Soprattutto perché secondo quanto riferisce il quotidiano, i soldi sarebbero serviti per finanziare la politica. Si legge nell’articolo: “Fonti e documenti interni all’Azienda indicano l’esistenza di una doppia contabilità cresciuta all’ombra di una truffa di cui Atac è oggettivamente vittima, ma, si scopre ora, anche architetto. La Procura di Roma e la Guardia di Finanza, da tempo, indagano sull’azienda e, nel marzo scorso, hanno notificato tre avvisi di garanzia per una vicenda nota come ‘la truffa dei biglietti clonati’. Un flusso incontrollato di ‘titoli di viaggio’ falsi, stampati da Atac e girati ai rivenditori ufficiali, consentirebbe infatti di accantonare fuori bilancio circa 70 milioni di euro all’anno”.
L’inchiesta non è nuova e forse è l’epilogo di quanto pubblicato da Affaritaliani.it il 13 marzo del 2012, e riferito ad un’operazione della Guardia di Finanza.
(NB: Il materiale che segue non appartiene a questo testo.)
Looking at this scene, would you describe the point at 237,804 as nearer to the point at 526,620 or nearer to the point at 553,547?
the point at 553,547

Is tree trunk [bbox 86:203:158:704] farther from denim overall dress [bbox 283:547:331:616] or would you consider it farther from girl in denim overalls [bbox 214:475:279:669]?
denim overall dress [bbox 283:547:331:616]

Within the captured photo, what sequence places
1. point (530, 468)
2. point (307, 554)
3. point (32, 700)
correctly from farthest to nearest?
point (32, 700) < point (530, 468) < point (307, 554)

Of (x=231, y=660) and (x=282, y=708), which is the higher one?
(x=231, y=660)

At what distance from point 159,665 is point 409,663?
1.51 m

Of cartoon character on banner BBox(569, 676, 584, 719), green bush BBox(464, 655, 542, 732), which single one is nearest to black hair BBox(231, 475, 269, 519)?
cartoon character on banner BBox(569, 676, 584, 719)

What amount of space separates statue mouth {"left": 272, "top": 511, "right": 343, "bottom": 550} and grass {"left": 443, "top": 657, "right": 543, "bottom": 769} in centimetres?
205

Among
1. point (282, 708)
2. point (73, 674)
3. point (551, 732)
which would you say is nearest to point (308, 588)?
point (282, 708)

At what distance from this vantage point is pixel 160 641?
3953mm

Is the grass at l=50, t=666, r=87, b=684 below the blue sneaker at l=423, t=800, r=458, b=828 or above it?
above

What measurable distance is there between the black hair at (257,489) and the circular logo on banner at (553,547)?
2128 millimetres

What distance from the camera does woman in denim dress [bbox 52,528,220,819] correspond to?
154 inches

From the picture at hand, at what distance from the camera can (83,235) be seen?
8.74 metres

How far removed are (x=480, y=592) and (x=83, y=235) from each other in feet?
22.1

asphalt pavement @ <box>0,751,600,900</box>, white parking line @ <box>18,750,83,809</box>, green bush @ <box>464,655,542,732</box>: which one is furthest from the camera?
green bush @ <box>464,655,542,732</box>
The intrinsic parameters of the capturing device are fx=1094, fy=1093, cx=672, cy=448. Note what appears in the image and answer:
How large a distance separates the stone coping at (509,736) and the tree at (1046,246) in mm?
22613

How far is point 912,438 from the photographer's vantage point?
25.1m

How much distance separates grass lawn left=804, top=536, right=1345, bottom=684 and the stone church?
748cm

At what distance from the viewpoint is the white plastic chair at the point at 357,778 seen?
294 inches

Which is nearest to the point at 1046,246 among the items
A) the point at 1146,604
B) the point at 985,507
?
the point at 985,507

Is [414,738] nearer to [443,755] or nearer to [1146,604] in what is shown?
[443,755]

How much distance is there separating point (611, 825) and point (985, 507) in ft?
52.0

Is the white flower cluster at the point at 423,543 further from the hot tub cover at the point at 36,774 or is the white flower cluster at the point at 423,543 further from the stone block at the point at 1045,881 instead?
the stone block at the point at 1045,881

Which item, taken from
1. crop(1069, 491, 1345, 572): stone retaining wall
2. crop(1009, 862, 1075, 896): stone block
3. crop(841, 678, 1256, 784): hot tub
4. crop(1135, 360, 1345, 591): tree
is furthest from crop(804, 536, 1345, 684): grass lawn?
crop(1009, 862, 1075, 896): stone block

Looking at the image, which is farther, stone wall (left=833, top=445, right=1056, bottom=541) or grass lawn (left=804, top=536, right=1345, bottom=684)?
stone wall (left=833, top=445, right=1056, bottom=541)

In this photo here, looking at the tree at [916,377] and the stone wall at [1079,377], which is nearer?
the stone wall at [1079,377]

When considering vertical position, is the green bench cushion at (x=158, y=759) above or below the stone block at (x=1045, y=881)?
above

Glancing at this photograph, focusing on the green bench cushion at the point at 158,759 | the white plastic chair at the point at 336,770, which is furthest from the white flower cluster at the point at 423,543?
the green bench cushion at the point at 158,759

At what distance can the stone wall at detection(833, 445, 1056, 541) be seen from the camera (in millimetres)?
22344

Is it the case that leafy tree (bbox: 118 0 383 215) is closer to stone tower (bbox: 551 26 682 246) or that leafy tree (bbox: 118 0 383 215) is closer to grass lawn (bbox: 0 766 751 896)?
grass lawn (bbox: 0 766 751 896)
Secondo le indagini, partite da un esposto dettagliatissimo di un sindacalista che aveva allegato anche le fotocopie con i numeri di matricola dei titoli fasulli, tre dipendenti infedeli rimettevano in circolazione i titoli di viaggio non venduto che però erano esclusi dal sistema. Contestati i reati di associazione a delinquere finalizzata alla truffa aggravata, appropriazione indebita e falsificazione di titoli di viaggio di imprese pubbliche. Oltre 7 mila bit sequestrati in edicole, bar e internet point.
Dopo il gelo delle rivelazioni sull’uso politico dei fondi neri, la politica si mobilita, chiedendo di fare immediatamente chiarezza su tutta la vicenda.